Black Out 1

Ancora ieri le promozioni per innalzare utenze a 6KW. che senso ha?

A dicembre toccati i 52,5 mila MW, ma niente black-out. Il problema è nella, gestione nuove centrali per alimentare circolo vizioso dell'effetto serra? La soluzione è quella californiana: risparmio energetico.

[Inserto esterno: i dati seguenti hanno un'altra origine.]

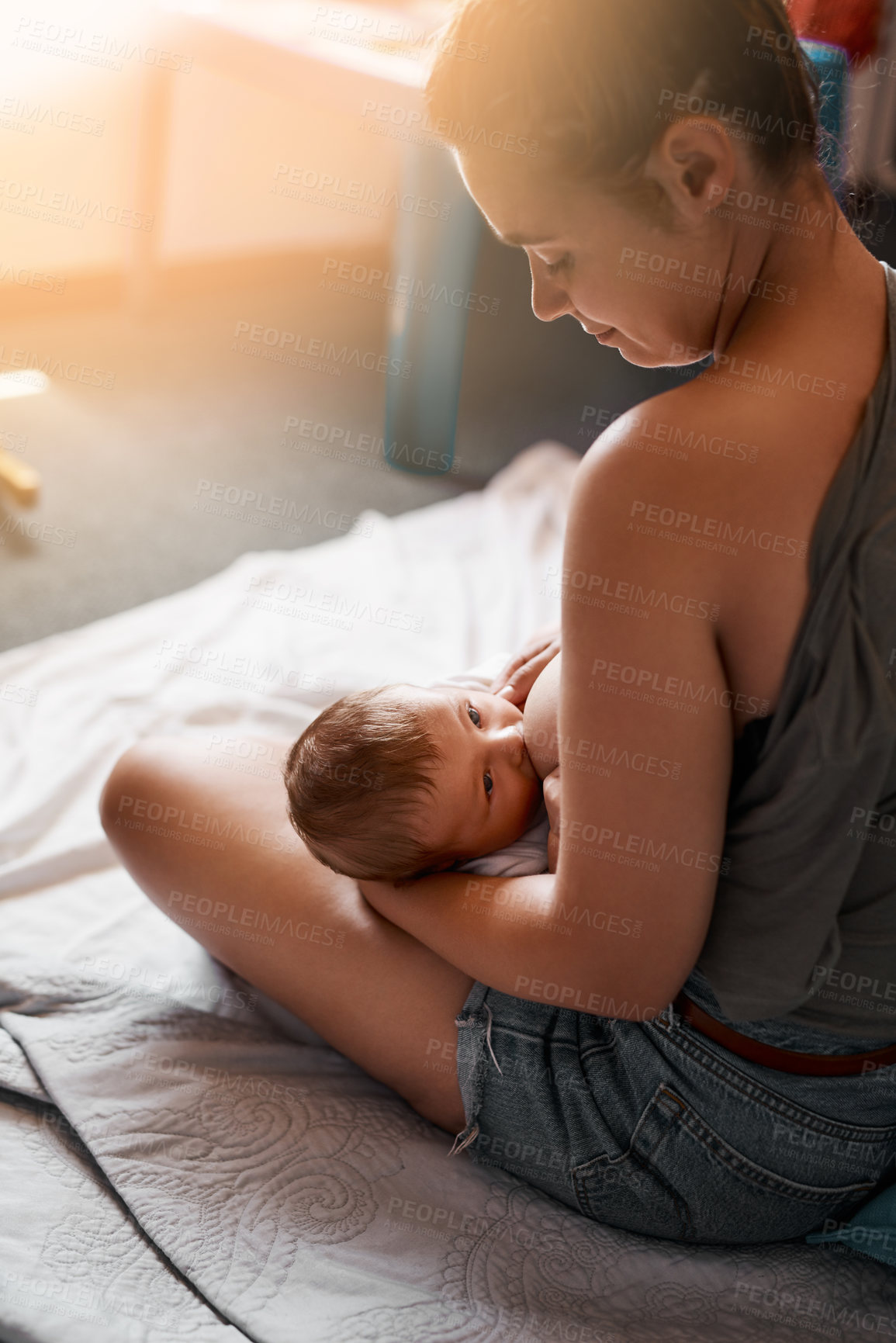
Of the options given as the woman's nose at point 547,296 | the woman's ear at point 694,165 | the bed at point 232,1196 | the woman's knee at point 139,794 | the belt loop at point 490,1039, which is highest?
the woman's ear at point 694,165

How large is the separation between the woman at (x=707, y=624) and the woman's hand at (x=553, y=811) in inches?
3.4

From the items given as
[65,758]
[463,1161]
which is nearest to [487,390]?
[65,758]

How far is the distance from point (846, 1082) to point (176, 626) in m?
1.31

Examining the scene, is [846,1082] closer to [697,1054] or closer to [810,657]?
[697,1054]

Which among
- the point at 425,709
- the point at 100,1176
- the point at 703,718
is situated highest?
the point at 703,718

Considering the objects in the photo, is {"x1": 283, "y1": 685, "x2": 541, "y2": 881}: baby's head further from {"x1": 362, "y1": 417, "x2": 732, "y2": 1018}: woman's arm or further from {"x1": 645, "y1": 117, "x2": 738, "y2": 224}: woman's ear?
{"x1": 645, "y1": 117, "x2": 738, "y2": 224}: woman's ear

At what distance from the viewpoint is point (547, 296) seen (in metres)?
0.93

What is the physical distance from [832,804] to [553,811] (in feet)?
1.08

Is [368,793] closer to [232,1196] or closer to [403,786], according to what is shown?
[403,786]

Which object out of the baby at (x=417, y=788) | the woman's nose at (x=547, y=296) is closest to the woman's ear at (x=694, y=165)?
the woman's nose at (x=547, y=296)

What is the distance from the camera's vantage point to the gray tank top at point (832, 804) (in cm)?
80

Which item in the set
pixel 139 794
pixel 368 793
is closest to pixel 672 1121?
pixel 368 793

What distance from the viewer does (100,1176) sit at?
1.15m

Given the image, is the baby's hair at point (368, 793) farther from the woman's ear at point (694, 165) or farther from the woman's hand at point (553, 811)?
the woman's ear at point (694, 165)
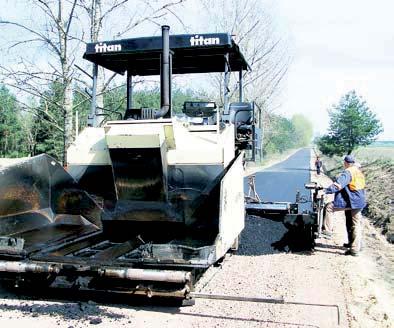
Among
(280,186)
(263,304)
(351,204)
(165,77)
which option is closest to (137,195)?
(165,77)

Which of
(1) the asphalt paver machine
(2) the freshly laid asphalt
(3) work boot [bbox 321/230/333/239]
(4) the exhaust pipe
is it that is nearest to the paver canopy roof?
(1) the asphalt paver machine

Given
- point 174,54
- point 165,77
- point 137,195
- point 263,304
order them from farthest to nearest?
point 174,54
point 165,77
point 137,195
point 263,304

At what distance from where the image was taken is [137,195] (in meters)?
6.25

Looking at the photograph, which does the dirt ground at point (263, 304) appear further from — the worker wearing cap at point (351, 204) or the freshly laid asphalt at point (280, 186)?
the freshly laid asphalt at point (280, 186)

Legambiente - Ufficio stampa

"Oggi, nel giorno dei black-out, vorremmo domandare a chi nei mesi scorsi ha promosso il passaggio a 6kW delle utenze domestiche quale raffinata e lungimirante strategia avesse in mente." Se lo domanda polemicamente Ermete Realacci, presidente di Legambiente. "Stentiamo a credere che il problema sia nella disponibilità di energia: alle 17 del 12 dicembre 2002 l'Italia ha toccato i 52.590 MW (sono dati del Gestore di rete), valore superiore a quello tanto sbandierato di martedì scorso. Ma non c'è stato nessun black-out. Il problema, dunque, va riconsiderato puntando l'indice su una pianificazione inefficace e sull'assenza totale di attenzione alle politiche di risparmio energetico. Ricordate la California? Bene, il suo Governatore, infischiandosene delle pressioni di Bush per realizzare nuove centrali e grazie ad una capillare campagna informativa e a incentivi convincenti ha tagliato i consumi del 10%". Perché, si chiede ancora Realacci, "in questi giorni di calura sah ariana e rincorsa all'acquisto di condizionatori, né Marzano né altri hanno pensato di consigliare agli italiani di evitare apparecchi magari più economici ma molto più energivori e pesanti sia per la rete elettrica nazionale che sulle loro bollette? Perché tanto ritardo nell'emanazione dei decreti sull'efficienza energetica? La risposta è ovvia: non il risparmio e la gestione sostenibile delle risorse sono le priorità, ma la realizzazione di altre centrali". Nuove centrali che, se è vero che il surriscaldamento è legato alle emissioni inquinanti e che l'attuale Governo sta facendo pochissimo per rilanciare il mercato delle fonti rinnovabili, andranno ad alimentare la febbre del pianeta, innescando un folle circuito vizioso. E poi per realizzare le centrali ci sono precisi tempi tecnici: "cosa vuol dire, che da qui a quattro anni dovremmo convivere coi black-out?"